Wednesday, February 17, 2010

run ragged

it has been an extremely draining week. the adjustment to going back to doing most of the work around here on mine own is starting to catch up to me. my kids must be able to tell that i'm a little ragged, and they are running wild with it. they have been a bit out of control... fighting, tattling, not listening, climbing the walls, and having melt downs of all melt downs. i wish i could say that i've stepped up to the plate and handled it all well with a loving and creative attitude; i'm ashamed to admit i've had a few meltdowns of my own. i guess it's no surprise where my children learn that??? the plain truth is that i'm just too tired to know what to do, to stay as calm as i should. the part that has been the hardest is the whole new level of guilt that comes when you know personally how temporary this life can be; i just don't want to find myself wasting these moments with my children.

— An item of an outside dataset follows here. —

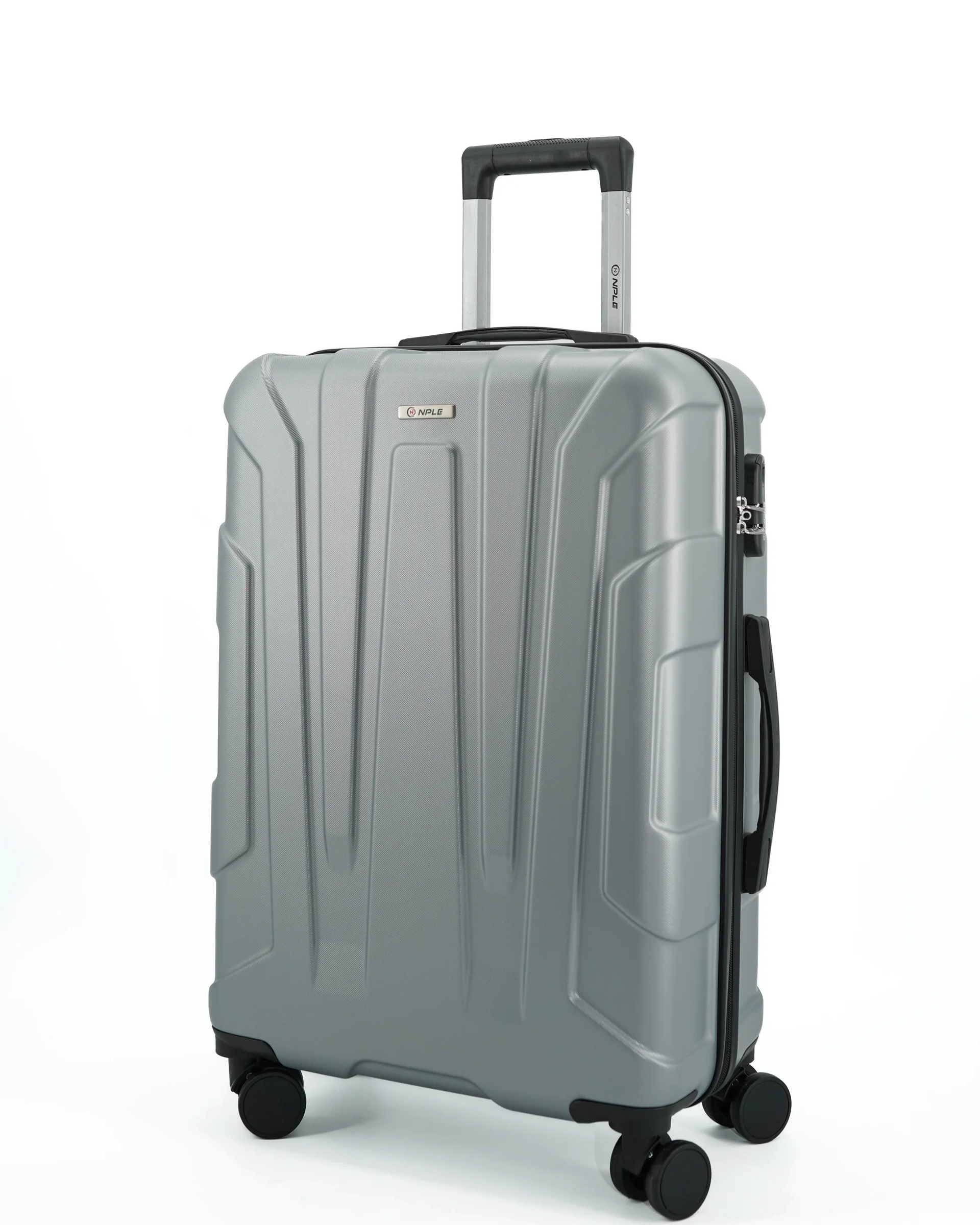 Trolley medio  4 ruote NPLE Linea  smart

i'm recommitted to doing better tomorrow. i know i won't be perfect like i always hope, but i will settle for better.

3 comments:

Ganny said...

sounds like a normal place to me!!! I can not imagine you being tired.

katwalk said...

I think it's time Maggie has nap time on the list maybe the boys would rest for her you do need to rest for her because once she is it here it will have to be her time too so that will be less mommy time rest now what ever it takes only weeks away rest

Heidi said...

Its nice to know we're all in the same crazy mommy boat -- and that you're not alone. :) Good job keeping your head above water and looking forward to tomorrow. Hugs!